An Antarctic ice shelf that has existed for thousands of years is about to shed a 1,000-foot-thick block of ice that's roughly the size of Delaware.

New satellite images show that an enormous crack or rift in the Larsen C ice shelf has suddenly forked and accelerated toward the Southern Ocean. Scientists can't say exactly when the rift will snap off the block, which makes up about 10% of Larsen C's total area. However, Dan McGrath, a scientist with the US Geological Survey, says it won't be long.

"I would expect it to occur quite rapidly, within days or weeks," McGrath, who researches Larsen C, told Reuters on Thursday.

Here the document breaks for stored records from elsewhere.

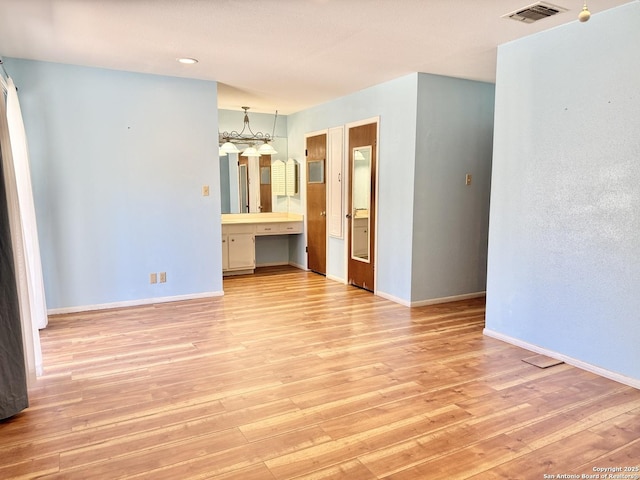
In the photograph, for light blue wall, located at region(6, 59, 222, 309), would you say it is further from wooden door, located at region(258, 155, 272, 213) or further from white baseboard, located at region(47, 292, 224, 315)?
wooden door, located at region(258, 155, 272, 213)

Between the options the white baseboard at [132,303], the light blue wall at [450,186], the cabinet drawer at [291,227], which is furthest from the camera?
the cabinet drawer at [291,227]

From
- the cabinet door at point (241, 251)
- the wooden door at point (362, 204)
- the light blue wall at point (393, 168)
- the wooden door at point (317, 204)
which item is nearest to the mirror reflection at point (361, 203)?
the wooden door at point (362, 204)

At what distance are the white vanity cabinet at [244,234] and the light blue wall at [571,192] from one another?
3.66 m

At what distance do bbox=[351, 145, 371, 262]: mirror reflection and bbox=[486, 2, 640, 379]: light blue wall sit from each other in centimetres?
184

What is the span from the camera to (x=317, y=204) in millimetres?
6496

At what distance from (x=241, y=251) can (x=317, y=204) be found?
1319 mm

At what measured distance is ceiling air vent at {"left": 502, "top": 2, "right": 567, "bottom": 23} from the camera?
110 inches

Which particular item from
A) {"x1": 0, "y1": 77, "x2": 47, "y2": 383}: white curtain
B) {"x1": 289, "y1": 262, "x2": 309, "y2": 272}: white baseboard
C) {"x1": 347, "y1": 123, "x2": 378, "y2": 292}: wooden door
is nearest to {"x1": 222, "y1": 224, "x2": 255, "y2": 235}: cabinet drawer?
{"x1": 289, "y1": 262, "x2": 309, "y2": 272}: white baseboard

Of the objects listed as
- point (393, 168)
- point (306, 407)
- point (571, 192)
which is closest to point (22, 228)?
point (306, 407)

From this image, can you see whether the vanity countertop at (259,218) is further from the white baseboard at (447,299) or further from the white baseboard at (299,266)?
the white baseboard at (447,299)

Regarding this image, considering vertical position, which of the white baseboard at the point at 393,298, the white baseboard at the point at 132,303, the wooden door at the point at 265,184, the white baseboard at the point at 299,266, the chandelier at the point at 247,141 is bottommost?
the white baseboard at the point at 299,266

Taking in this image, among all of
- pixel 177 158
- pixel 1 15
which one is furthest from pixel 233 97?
pixel 1 15

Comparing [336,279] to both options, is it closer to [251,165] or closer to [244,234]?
[244,234]

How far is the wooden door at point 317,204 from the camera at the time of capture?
629 centimetres
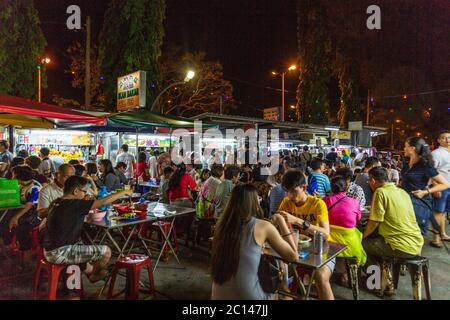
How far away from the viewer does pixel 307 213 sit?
3.63m

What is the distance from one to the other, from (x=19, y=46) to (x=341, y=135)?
16.8 metres

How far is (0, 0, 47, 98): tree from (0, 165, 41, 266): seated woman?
11167 mm

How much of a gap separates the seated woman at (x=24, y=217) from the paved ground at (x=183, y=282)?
16.3 inches

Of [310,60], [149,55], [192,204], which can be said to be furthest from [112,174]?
→ [310,60]

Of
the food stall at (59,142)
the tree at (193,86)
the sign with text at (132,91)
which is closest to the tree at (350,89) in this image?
the tree at (193,86)

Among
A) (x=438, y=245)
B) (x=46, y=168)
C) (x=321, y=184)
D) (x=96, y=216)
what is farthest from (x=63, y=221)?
(x=438, y=245)

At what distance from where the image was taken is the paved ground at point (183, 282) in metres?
4.02

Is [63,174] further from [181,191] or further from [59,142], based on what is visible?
[59,142]

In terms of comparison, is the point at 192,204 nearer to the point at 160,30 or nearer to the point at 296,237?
the point at 296,237

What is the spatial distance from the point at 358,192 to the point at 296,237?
2540mm

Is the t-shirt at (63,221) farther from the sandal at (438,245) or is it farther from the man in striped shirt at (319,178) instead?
the sandal at (438,245)

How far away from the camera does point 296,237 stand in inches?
124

Adrian Luckman and Martin O'Leary, both scientists with Swansea University in the UK, say the crack lengthened 11 miles from May 25 to May 31, and that less than that — 8 miles of ice — is all that stands between the birth of an enormous iceberg.

"The rift tip appears also to have turned significantly towards the ice front, indicating that the time of calving is probably very close," Luckman and O'Leary wrote on Wednesday in a blog post for the Impact of Melt on Ice Shelf Dynamics and Stability project, or MIDAS. "There appears to be very little to prevent the iceberg from breaking away completely."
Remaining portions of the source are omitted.